19-08-2023 13:22 - Niger : « le jour de l’intervention » militaire a été décidé par la Cédéao
Le JDD - L’organisation brandit la menace d’une intervention militaire pour restaurer l’ordre constitutionnel dans le pays. Une possible mission diplomatique est néanmoins envisagée afin de « continuer à suivre la voie pacifique ».

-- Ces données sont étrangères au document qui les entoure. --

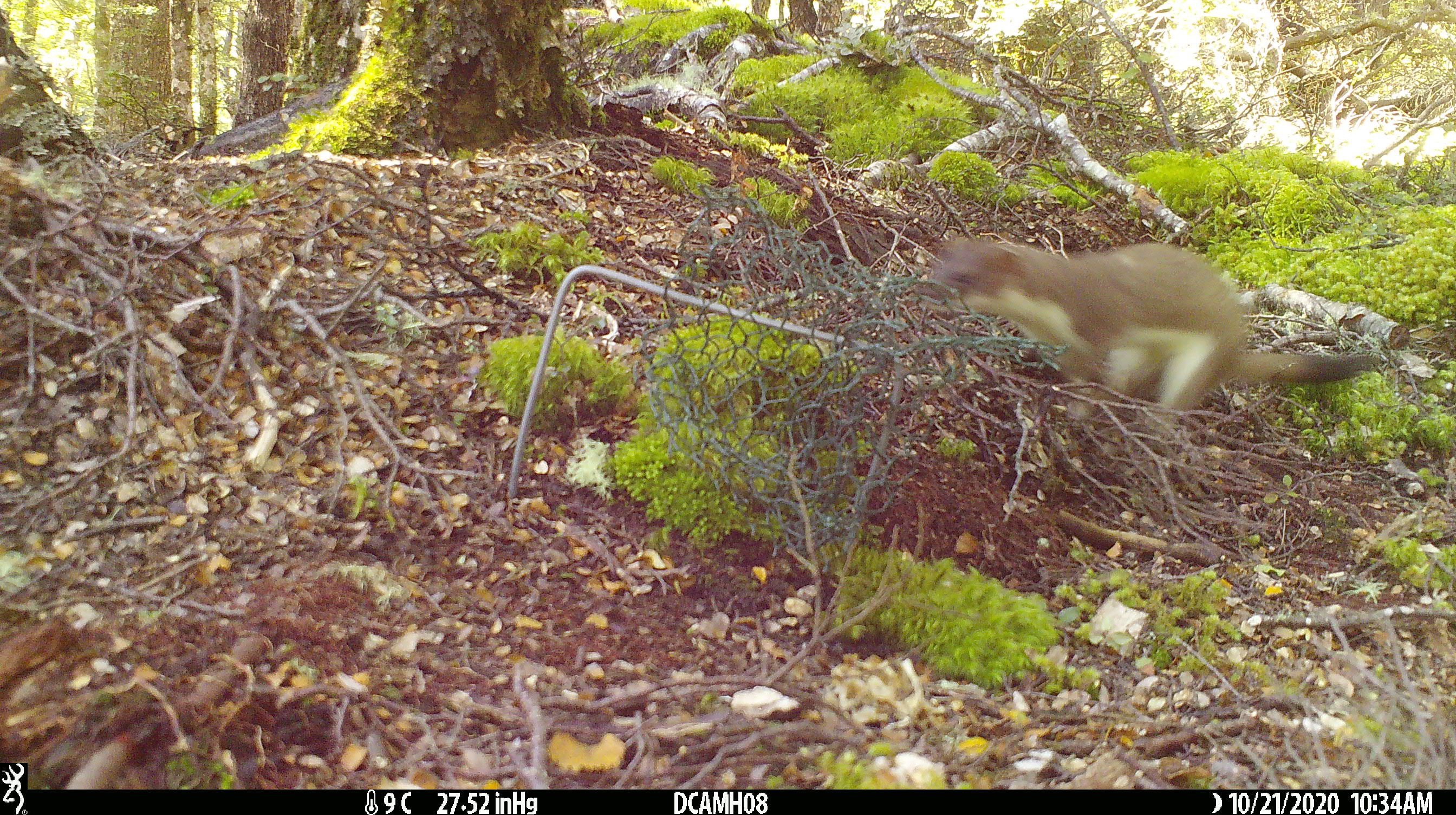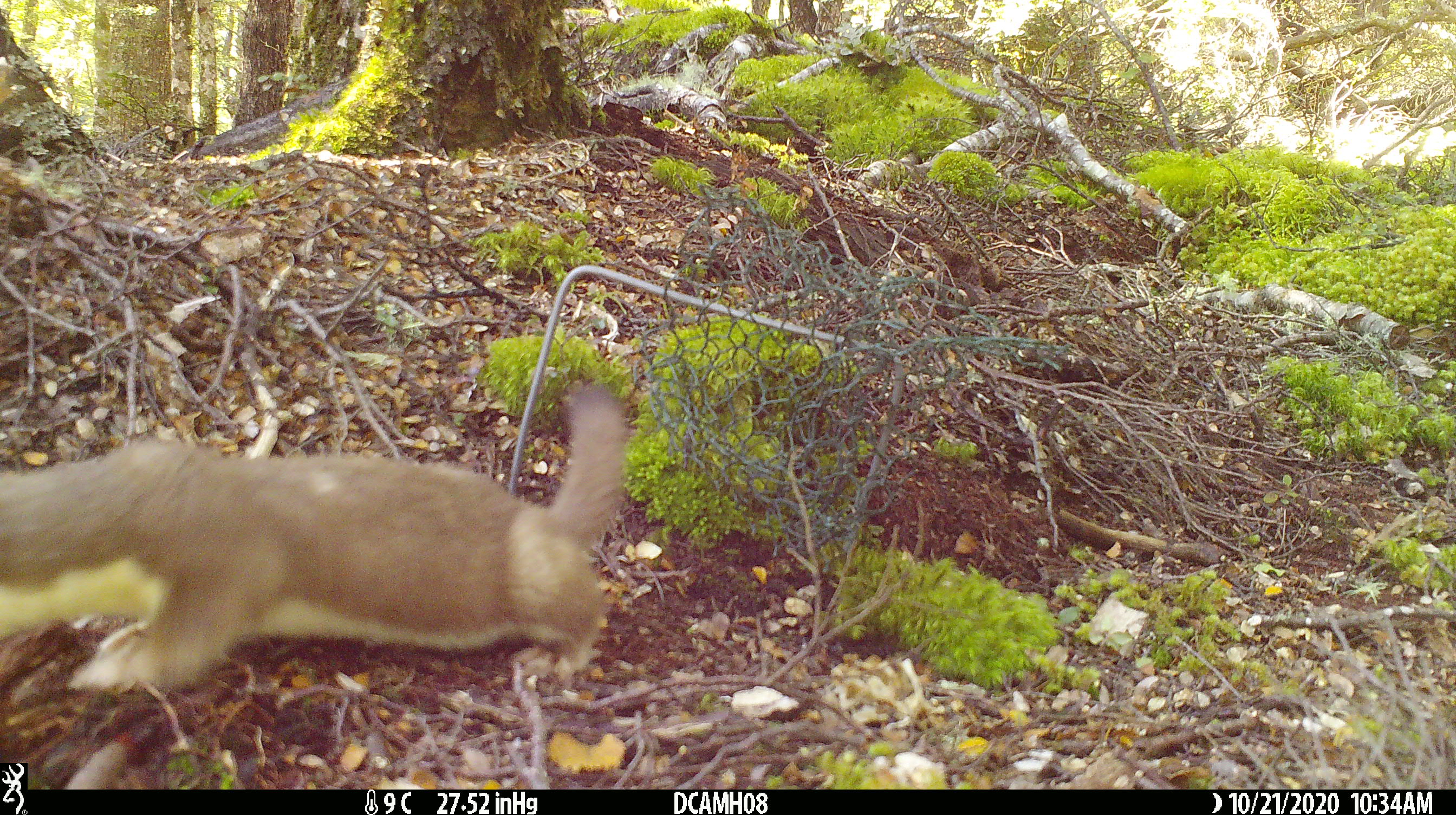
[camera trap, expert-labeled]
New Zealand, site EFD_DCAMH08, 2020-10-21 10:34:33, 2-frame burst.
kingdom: Animalia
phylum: Chordata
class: Mammalia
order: Carnivora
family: Mustelidae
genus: Mustela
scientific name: Mustela erminea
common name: stoat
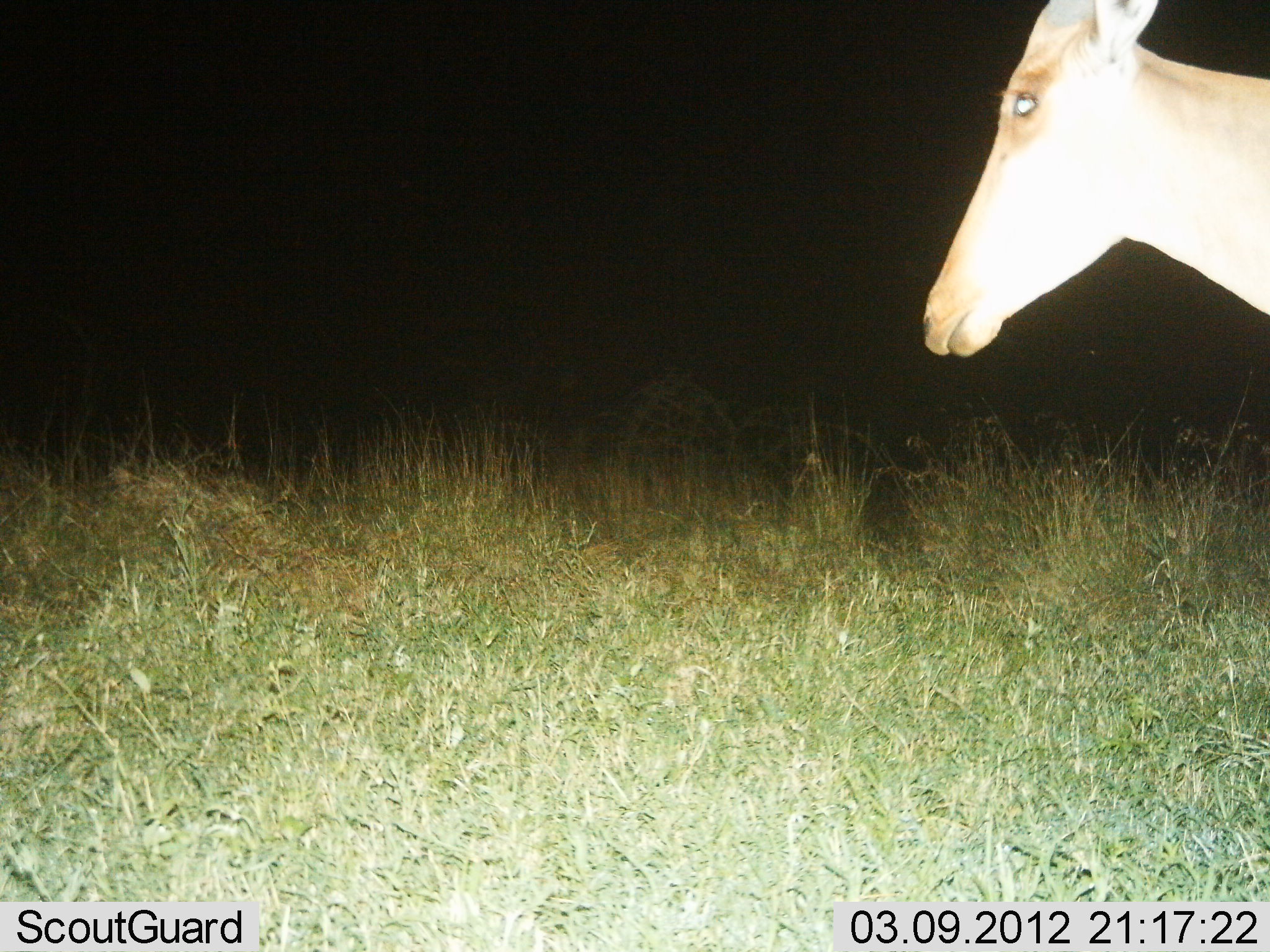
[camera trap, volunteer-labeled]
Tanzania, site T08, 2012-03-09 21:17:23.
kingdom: Animalia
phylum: Chordata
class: Mammalia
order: Artiodactyla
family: Bovidae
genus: Alcelaphus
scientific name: Alcelaphus buselaphus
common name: hartebeest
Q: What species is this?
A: Hartebeest (Alcelaphus buselaphus).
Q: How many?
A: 1.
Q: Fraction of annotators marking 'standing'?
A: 70%.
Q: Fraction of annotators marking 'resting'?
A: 0%.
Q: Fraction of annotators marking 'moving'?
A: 30%.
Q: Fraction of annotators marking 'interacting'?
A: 0%.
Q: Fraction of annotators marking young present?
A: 0%.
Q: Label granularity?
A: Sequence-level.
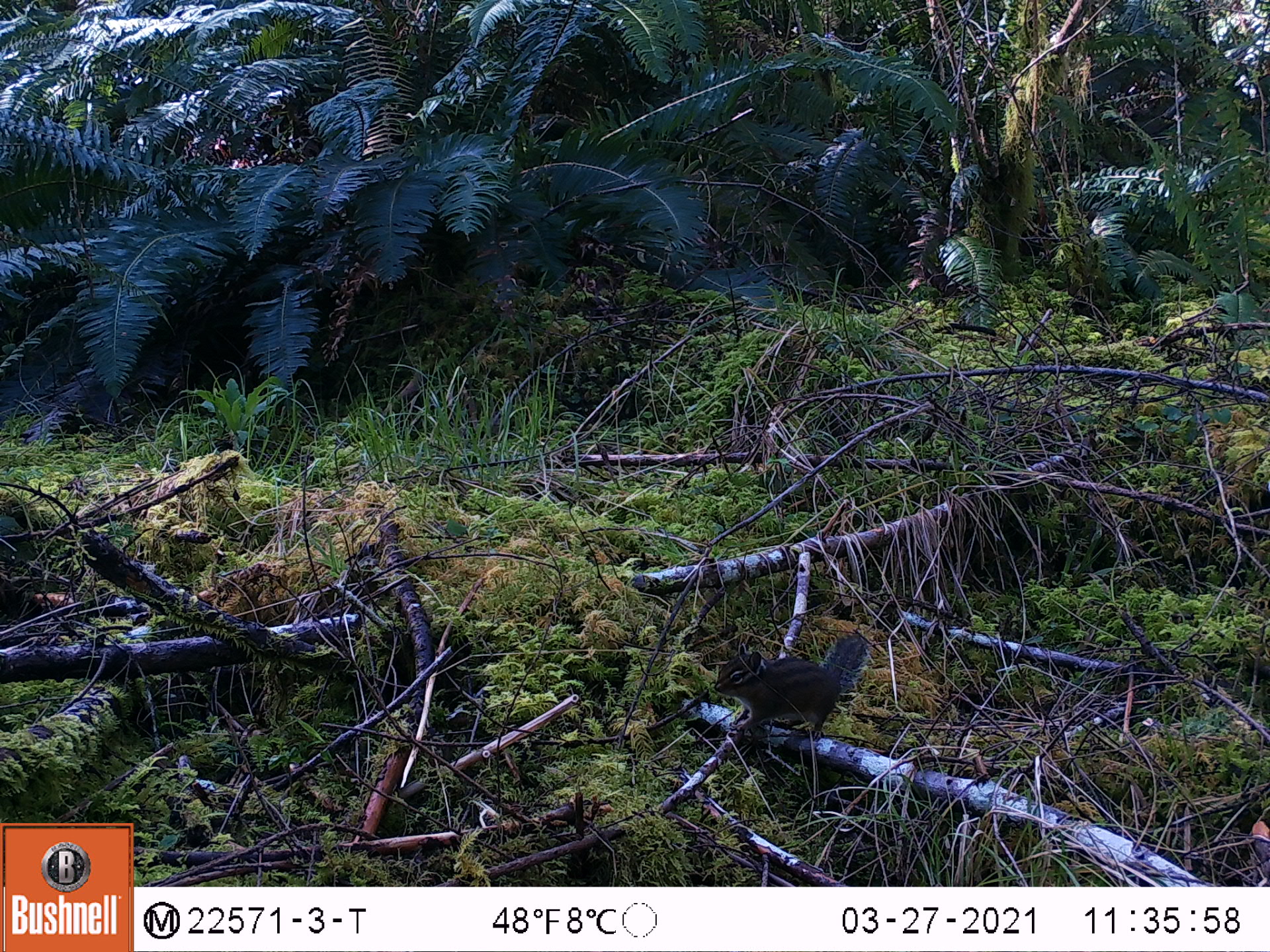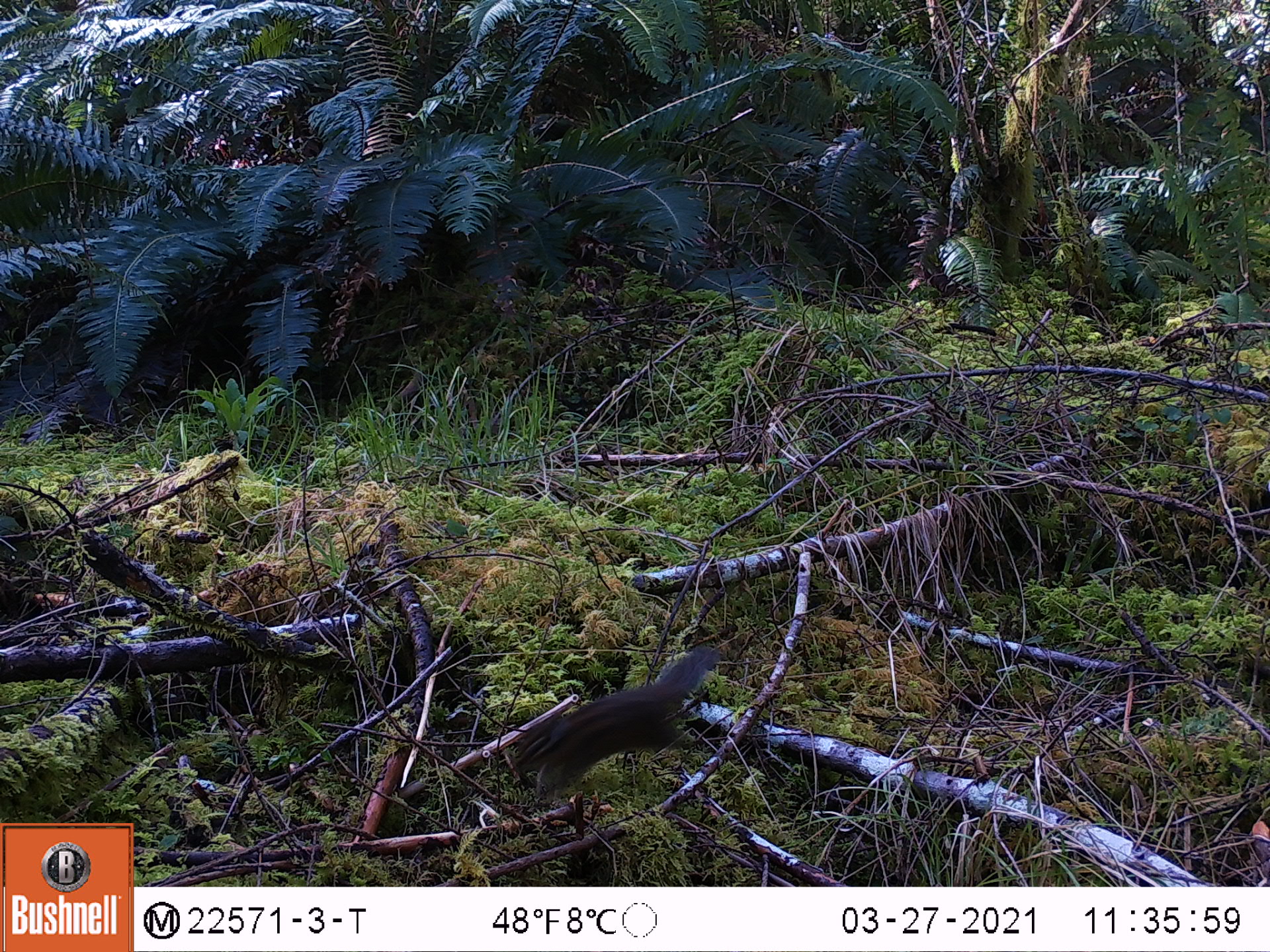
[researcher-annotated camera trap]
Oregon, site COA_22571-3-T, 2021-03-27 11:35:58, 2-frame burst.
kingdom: Animalia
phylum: Chordata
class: Mammalia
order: Rodentia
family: Sciuridae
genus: Neotamias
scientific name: Neotamias townsendii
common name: townsend's chipmunk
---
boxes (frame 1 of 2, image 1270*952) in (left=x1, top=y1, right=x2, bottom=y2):
townsend's chipmunk: (left=704, top=626, right=876, bottom=751)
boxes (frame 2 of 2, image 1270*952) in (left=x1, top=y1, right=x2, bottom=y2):
townsend's chipmunk: (left=504, top=638, right=723, bottom=812)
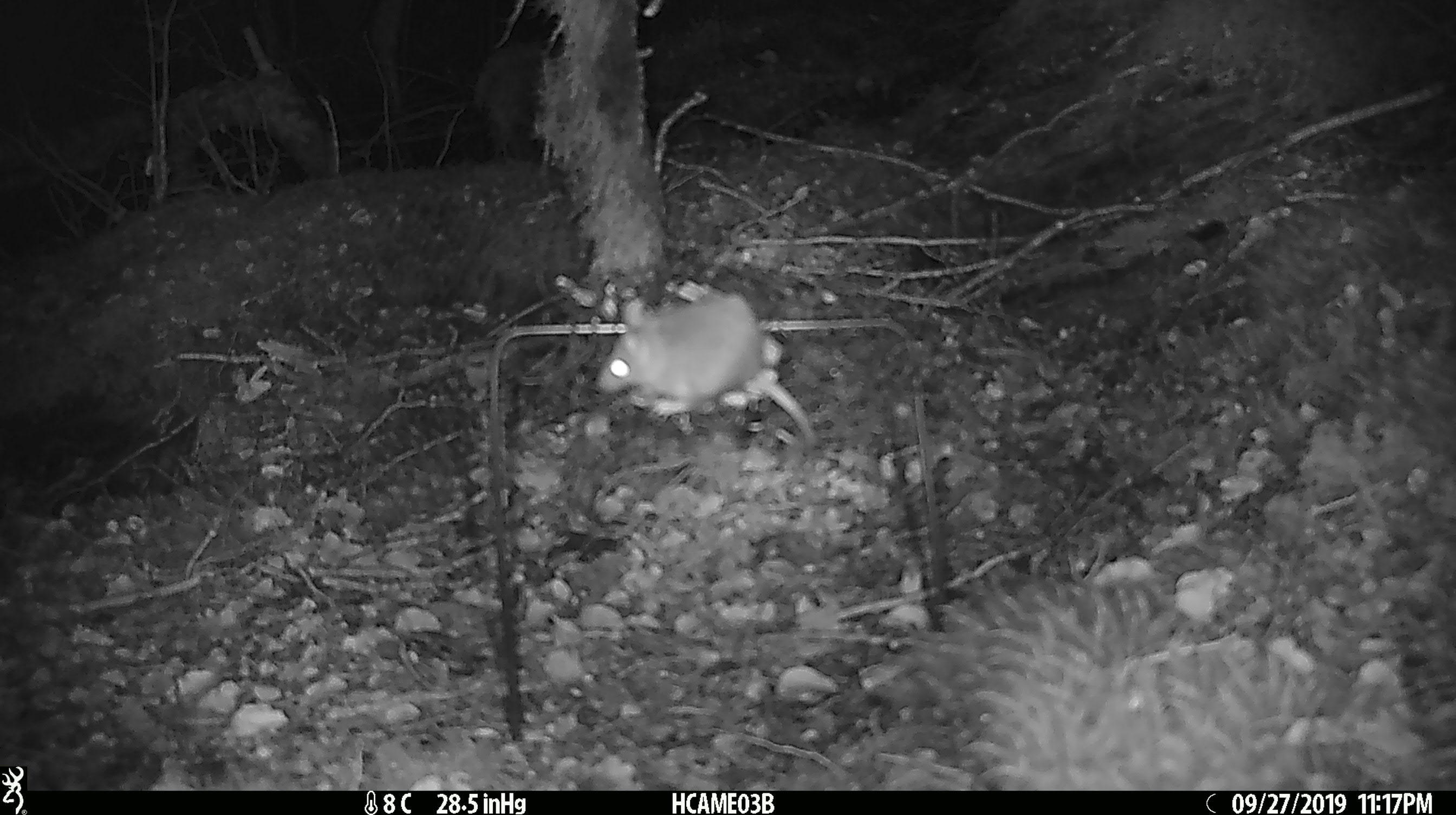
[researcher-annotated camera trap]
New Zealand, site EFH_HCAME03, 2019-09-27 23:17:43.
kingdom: Animalia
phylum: Chordata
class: Mammalia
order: Rodentia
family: Muridae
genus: Mus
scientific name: Mus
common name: mouse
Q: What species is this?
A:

Coup de bluff ou avertissement ? Après le coup d’État ayant conduit au renversement du président nigérien Mohamed Bazoum, la Communauté économique des États de l’Afrique de l’Ouest (Cédéao) continue de brandir la menace d’une intervention militaire.
« Nous sommes prêts à intervenir dès que l’ordre sera donné. Le jour de l’intervention a aussi été fixé », a déclaré vendredi le commissaire aux affaires politiques, à la paix et à la sécurité de l’organisation régionale, Abdel-Fatau Musah.
Selon lui, la réunion des chefs d’état-major des armées ouest-africaines, effective depuis jeudi à Accra, au Ghana, a permis d’évoquer « les objectifs stratégiques, l’équipement nécessaire et l’engagement des États membres » de la Cédéao.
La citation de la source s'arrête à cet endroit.